INFORMATION PROVIDED:
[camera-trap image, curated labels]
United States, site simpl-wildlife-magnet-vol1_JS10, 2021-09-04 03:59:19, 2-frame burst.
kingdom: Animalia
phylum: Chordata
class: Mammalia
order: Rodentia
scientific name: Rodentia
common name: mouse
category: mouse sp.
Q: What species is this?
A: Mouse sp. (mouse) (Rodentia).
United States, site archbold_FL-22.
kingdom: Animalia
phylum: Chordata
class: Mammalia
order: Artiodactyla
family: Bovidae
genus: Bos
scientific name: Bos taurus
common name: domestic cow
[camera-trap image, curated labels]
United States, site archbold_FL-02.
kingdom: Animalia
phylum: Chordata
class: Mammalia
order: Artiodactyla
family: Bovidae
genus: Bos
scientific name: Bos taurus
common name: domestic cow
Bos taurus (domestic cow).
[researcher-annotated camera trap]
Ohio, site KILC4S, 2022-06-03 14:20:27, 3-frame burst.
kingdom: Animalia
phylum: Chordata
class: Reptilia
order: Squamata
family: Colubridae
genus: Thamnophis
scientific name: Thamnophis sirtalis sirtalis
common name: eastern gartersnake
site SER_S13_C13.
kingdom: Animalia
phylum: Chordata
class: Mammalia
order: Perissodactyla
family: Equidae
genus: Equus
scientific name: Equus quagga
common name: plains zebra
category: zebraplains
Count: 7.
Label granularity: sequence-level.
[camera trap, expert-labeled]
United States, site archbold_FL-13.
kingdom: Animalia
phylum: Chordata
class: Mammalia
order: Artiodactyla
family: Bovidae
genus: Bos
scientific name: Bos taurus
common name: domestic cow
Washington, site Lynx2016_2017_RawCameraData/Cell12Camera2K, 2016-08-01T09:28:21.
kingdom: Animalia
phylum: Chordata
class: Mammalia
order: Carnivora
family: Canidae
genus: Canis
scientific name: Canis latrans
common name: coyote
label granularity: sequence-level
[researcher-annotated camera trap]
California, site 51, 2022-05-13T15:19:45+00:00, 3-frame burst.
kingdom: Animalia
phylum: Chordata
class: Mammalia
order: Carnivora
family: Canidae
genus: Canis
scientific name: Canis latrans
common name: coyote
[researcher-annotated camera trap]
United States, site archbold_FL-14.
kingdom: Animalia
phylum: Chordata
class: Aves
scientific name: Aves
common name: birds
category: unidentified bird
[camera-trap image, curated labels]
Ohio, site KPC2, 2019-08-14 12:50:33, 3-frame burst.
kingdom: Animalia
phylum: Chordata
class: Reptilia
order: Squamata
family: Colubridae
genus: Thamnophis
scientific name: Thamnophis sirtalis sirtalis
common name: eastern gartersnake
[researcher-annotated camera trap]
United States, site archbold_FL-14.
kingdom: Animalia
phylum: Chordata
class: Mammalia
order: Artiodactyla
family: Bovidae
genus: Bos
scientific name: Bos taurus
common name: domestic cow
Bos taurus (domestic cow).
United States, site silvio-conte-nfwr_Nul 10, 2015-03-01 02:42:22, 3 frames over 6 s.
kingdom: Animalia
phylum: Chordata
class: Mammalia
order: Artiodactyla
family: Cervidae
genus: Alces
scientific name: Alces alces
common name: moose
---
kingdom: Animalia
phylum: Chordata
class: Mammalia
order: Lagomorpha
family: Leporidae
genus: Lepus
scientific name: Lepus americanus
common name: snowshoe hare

WORK REQUIRED: Copy out the entire listing word for word. Keep every line as it is.

EXERCISE ANSWER:
[camera-trap image, curated labels]
United States, site simpl-wildlife-magnet-vol1_JS10, 2021-09-04 03:59:19, 2-frame burst.
kingdom: Animalia
phylum: Chordata
class: Mammalia
order: Rodentia
scientific name: Rodentia
common name: mouse
category: mouse sp.
Q: What species is this?
A: Mouse sp. (mouse) (Rodentia).
United States, site archbold_FL-22.
kingdom: Animalia
phylum: Chordata
class: Mammalia
order: Artiodactyla
family: Bovidae
genus: Bos
scientific name: Bos taurus
common name: domestic cow
[camera-trap image, curated labels]
United States, site archbold_FL-02.
kingdom: Animalia
phylum: Chordata
class: Mammalia
order: Artiodactyla
family: Bovidae
genus: Bos
scientific name: Bos taurus
common name: domestic cow
Bos taurus (domestic cow).
[researcher-annotated camera trap]
Ohio, site KILC4S, 2022-06-03 14:20:27, 3-frame burst.
kingdom: Animalia
phylum: Chordata
class: Reptilia
order: Squamata
family: Colubridae
genus: Thamnophis
scientific name: Thamnophis sirtalis sirtalis
common name: eastern gartersnake
site SER_S13_C13.
kingdom: Animalia
phylum: Chordata
class: Mammalia
order: Perissodactyla
family: Equidae
genus: Equus
scientific name: Equus quagga
common name: plains zebra
category: zebraplains
Count: 7.
Label granularity: sequence-level.
[camera trap, expert-labeled]
United States, site archbold_FL-13.
kingdom: Animalia
phylum: Chordata
class: Mammalia
order: Artiodactyla
family: Bovidae
genus: Bos
scientific name: Bos taurus
common name: domestic cow
Washington, site Lynx2016_2017_RawCameraData/Cell12Camera2K, 2016-08-01T09:28:21.
kingdom: Animalia
phylum: Chordata
class: Mammalia
order: Carnivora
family: Canidae
genus: Canis
scientific name: Canis latrans
common name: coyote
label granularity: sequence-level
[researcher-annotated camera trap]
California, site 51, 2022-05-13T15:19:45+00:00, 3-frame burst.
kingdom: Animalia
phylum: Chordata
class: Mammalia
order: Carnivora
family: Canidae
genus: Canis
scientific name: Canis latrans
common name: coyote
[researcher-annotated camera trap]
United States, site archbold_FL-14.
kingdom: Animalia
phylum: Chordata
class: Aves
scientific name: Aves
common name: birds
category: unidentified bird
[camera-trap image, curated labels]
Ohio, site KPC2, 2019-08-14 12:50:33, 3-frame burst.
kingdom: Animalia
phylum: Chordata
class: Reptilia
order: Squamata
family: Colubridae
genus: Thamnophis
scientific name: Thamnophis sirtalis sirtalis
common name: eastern gartersnake
[researcher-annotated camera trap]
United States, site archbold_FL-14.
kingdom: Animalia
phylum: Chordata
class: Mammalia
order: Artiodactyla
family: Bovidae
genus: Bos
scientific name: Bos taurus
common name: domestic cow
Bos taurus (domestic cow).
United States, site silvio-conte-nfwr_Nul 10, 2015-03-01 02:42:22, 3 frames over 6 s.
kingdom: Animalia
phylum: Chordata
class: Mammalia
order: Artiodactyla
family: Cervidae
genus: Alces
scientific name: Alces alces
common name: moose
---
kingdom: Animalia
phylum: Chordata
class: Mammalia
order: Lagomorpha
family: Leporidae
genus: Lepus
scientific name: Lepus americanus
common name: snowshoe hare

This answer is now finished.